After hearing Google’s complaints, a Nashville City Council member, Anthony Davis, proposed legislation that would accelerate the attachment process, which was approved in September. Weeks later, AT&T sued to knock it down. Comcast followed with its own lawsuit.

AT&T, which had filed a lawsuit in Louisville against similar local legislation, argued that the new laws on pole attachment violated its property rights and could affect the quality of service.

“We have opposed these efforts because we are concerned that such unilateral action could potentially result in service outages for our own customers,” AT&T said in a statement.

The company added that Google had exaggerated the delay times for pole attachments and that it supported the Federal Communications Commission’s efforts to create pole attachment rules to take the place of a patchwork of local laws.

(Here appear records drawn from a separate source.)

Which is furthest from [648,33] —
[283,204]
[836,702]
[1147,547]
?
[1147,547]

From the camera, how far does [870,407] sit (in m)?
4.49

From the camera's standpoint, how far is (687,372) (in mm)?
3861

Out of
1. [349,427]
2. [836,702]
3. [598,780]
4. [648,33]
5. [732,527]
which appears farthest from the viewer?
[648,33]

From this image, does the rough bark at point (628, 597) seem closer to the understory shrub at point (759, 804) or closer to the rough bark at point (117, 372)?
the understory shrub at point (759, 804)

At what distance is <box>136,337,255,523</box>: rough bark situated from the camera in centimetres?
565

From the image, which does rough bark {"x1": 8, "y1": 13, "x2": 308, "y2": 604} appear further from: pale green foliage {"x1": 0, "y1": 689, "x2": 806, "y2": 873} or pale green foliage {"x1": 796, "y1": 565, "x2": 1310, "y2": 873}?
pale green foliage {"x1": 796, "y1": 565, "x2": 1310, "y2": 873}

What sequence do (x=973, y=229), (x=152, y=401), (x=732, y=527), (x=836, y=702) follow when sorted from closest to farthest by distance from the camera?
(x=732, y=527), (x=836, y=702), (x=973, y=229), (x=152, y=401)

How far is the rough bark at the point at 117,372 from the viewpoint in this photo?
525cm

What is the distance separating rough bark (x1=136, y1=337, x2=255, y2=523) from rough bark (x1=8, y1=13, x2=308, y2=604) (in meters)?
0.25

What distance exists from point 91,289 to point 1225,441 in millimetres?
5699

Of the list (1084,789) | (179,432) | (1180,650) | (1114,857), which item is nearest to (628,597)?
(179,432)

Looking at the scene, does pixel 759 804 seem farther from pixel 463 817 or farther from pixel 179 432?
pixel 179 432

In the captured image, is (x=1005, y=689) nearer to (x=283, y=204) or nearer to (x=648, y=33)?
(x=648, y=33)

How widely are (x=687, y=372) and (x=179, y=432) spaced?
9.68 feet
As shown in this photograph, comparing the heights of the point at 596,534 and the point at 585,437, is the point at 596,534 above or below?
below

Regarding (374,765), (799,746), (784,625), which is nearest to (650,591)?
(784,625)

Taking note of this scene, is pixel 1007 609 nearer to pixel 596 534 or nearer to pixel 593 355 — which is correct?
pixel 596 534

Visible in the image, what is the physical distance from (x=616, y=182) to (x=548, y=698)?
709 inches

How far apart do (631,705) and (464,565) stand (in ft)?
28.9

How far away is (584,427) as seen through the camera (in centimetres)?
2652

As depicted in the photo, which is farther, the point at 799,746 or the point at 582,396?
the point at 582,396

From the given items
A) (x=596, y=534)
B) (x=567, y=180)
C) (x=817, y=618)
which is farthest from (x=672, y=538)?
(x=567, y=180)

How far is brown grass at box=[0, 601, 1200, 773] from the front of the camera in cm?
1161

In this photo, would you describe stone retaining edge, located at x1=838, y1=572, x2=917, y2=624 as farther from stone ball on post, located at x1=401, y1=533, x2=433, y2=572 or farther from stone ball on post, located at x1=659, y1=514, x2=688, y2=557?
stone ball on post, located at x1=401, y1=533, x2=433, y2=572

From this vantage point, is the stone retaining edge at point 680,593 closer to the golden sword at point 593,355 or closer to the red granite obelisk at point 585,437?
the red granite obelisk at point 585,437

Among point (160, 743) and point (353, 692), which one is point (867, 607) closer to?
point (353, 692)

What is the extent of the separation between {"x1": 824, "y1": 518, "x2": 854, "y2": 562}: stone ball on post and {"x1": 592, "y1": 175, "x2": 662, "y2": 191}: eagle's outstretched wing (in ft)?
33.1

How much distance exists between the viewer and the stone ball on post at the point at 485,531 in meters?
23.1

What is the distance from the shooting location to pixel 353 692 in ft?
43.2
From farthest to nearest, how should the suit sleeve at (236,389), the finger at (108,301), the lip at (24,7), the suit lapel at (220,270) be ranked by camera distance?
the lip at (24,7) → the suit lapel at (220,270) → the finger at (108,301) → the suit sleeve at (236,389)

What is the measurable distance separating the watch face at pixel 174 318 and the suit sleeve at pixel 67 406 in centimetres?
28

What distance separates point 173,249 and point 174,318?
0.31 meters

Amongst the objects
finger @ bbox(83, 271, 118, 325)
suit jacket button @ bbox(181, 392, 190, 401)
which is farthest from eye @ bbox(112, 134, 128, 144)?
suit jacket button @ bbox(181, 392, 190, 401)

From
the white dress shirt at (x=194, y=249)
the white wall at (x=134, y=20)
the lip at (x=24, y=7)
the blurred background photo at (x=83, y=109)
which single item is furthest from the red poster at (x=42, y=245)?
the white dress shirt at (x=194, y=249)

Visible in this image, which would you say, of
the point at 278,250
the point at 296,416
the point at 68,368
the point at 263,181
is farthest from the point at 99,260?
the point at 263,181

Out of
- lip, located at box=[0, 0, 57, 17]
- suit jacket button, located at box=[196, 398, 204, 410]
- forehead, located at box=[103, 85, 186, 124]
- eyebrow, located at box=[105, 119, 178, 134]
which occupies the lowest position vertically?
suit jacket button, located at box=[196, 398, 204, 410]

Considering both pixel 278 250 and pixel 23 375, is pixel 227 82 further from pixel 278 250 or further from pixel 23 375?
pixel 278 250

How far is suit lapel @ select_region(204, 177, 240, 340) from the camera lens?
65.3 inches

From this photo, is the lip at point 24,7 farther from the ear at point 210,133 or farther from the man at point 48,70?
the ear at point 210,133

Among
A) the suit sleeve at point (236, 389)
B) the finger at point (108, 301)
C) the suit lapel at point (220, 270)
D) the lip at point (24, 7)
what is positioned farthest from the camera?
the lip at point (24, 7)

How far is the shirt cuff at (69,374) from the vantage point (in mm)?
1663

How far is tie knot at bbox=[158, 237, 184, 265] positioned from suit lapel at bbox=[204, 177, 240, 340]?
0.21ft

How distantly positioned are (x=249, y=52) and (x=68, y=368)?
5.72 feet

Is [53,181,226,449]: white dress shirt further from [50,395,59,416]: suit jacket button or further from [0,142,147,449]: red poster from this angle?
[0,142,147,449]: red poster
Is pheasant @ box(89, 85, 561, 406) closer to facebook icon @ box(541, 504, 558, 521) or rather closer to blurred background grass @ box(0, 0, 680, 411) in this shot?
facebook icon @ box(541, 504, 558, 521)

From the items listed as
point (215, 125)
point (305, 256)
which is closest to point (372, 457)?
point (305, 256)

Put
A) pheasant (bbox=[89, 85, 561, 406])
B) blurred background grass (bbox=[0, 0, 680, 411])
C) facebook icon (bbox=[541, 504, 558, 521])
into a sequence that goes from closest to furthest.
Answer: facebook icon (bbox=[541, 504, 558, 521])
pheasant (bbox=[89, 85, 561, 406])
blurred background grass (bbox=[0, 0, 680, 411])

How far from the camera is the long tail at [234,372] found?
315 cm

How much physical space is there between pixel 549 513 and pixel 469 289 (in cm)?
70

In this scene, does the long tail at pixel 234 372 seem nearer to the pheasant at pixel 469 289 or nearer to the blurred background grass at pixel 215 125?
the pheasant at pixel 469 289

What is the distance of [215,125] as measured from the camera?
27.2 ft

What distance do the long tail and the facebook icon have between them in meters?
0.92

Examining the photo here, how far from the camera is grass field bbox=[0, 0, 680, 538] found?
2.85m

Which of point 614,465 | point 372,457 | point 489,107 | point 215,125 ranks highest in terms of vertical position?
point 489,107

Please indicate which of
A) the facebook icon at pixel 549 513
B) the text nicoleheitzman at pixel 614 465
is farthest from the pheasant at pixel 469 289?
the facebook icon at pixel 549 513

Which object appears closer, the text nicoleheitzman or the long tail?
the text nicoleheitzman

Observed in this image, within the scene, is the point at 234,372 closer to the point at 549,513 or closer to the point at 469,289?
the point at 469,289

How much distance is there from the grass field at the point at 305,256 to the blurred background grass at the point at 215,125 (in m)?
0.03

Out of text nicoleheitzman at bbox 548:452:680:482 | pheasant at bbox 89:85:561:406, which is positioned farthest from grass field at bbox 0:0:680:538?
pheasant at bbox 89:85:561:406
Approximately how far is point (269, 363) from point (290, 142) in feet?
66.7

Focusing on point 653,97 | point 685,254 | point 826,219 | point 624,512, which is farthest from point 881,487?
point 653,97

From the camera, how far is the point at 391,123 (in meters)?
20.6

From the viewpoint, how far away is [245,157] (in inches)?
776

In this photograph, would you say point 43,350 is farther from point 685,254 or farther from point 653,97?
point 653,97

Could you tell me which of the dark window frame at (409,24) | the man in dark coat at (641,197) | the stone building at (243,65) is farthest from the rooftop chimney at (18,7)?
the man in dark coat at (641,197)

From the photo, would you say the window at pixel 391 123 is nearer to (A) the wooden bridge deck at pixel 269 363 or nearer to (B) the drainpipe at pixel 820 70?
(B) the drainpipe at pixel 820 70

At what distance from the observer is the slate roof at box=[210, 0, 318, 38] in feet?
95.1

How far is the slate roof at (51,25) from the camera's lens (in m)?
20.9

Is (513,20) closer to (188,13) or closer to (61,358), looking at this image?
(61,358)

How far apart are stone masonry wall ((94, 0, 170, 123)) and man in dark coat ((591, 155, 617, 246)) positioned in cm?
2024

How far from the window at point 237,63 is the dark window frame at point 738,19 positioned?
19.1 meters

Google declined to comment.

AT&T’s suits in Nashville and Louisville are pending. If Nashville’s law is overturned, Mr. Davis said, residents would suffer. “Now consumers are hurting because of AT&T’s suit to protect their position,” he said.

AT&T has also fought for legislation in Tennessee, North Carolina and several other states to thwart municipal broadband providers. Last year, AT&T had the most lobbyists in Tennessee, with 14 full-time lobbyists and additional outside lobbyists hired to contest several bills in the state legislature that considered permissions for publicly run broadband networks.

The proposals, AT&T argued, unfairly pit private broadband companies against city broadband providers that may have access to public funding and tax breaks. Most of the bills were defeated, with one currently under consideration by the legislature.

While lobbying does not violate antitrust law, AT&T’s actions have drawn criticism from some consumer interest groups and Democratic lawmakers who have pressured regulators to strongly scrutinize the Time Warner deal.

“AT&T consistently supports a legislative agenda that would eliminate consumer choice and deny competitors the ability to invest in broadband that could bring more choice,” said Todd O’Boyle, a director of Common Cause, a consumer group that supports municipal broadband networks.

In San Francisco, AT&T’s DirecTV belongs to a trade group that in February petitioned the Federal Communications Commission to overturn a city ordinance that prohibits exclusive deals for access to wiring inside buildings with multiple dwelling units. AT&T and other broadband providers would have benefited from exclusive rights to wiring within apartment buildings. They say the city is violating their property rights to wiring they own in the buildings.

Mark Farrell, a member of San Francisco’s Board of Supervisors, said the rule was intended to open up competition to companies like Webpass, a subsidiary of Google Fiber, and SonicNet, which have struggled for access to the wiring of apartment buildings. Mr. Farrell has said residents have complained of few options for broadband in the city.

So far, San Francisco has upheld the new rules.